Biden “has said he’s running for reelection and I support that,” Pritzker told AWN, adding that though he thinks some other opponent may yet emerge, Biden “will win the nomination, and yet, it’ll be Ted Kennedy running against Jimmy Carter … They will lose and they will take away from the President. That’s not what we need right now.”
The speculation is at a high enough fever that when Pete Buttigieg’s PAC reactivated on Twitter at the end of June to endorse a few candidates for US House and state legislature, several plugged-in operatives began to wonder if this was the first step in the transportation secretary relaunching as a candidate. His attendance at Democratic National Committee events and meetings with a few potential future donors only sparked more talk.
But there’s nothing to that, according to a Transportation Department spokesperson, who said, “Buttigieg has had no involvement in Win the Era PAC since his nomination as Secretary. He is 100 percent focused on his job at DOT, including implementing President Biden’s bipartisan infrastructure law.”
Some have talked about Jared Polis, the Colorado governor known for straying from what became Democratic orthodoxy on Covid-19 lockdowns and is facing voters this fall. He has a personal fortune, several operatives noted, and while not enough to self-fund, enough to possibly seed a campaign and feel confident that he wouldn’t have to worry about endangering future job prospects.
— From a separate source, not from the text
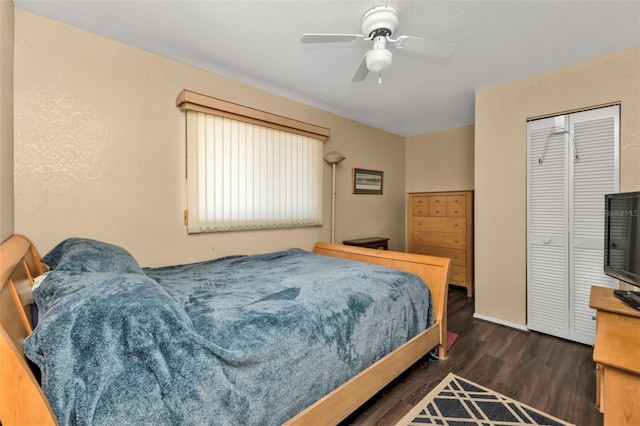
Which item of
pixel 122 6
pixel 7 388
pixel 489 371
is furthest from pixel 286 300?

Polis campaign spokesperson Amber Miller said he’s “not considering anything like that and is focused on running the state of Colorado. If he is re-elected, he plans to serve his entire term as governor of Colorado.”
Vice President Kamala Harris has repeatedly said Biden intends to run and that she’d be his running mate, and no one around her or anywhere else believes she’d be able to pull off a campaign that started by breaking with him.
Sanders, the Vermont senator who has twice sought the Democratic nod, told AWN last month he would not run against Biden. A spokesperson for Sen. Elizabeth Warren, meanwhile, told AWN that nothing has changed since the Massachusetts Democrat told NBC News that she’s not running for president in 2024 and would be supporting Biden. Jeff Weaver, Sanders’ top political adviser and former campaign manager, said trying to run by appealing to his wing of the party “would be an almost insurmountable climb to get to the top of that mountain, given that Bernie has said he’s going to be supporting Joe Biden if he runs for re-election.”
New York Rep. Alexandria Ocasio-Cortez, who defeated a member of Democratic House leadership to come to Congress, told late night host Stephen Colbert at the end of June that she was more focused on preserving American democracy than presidential speculation.
But she’s also held off on saying she would support Biden for reelection, noting that the President hasn’t said he’s running himself.
Asked by AWN if that left space for her to consider running a youthful, progressive primary against him, a spokesperson for the congresswoman didn’t return requests for comment.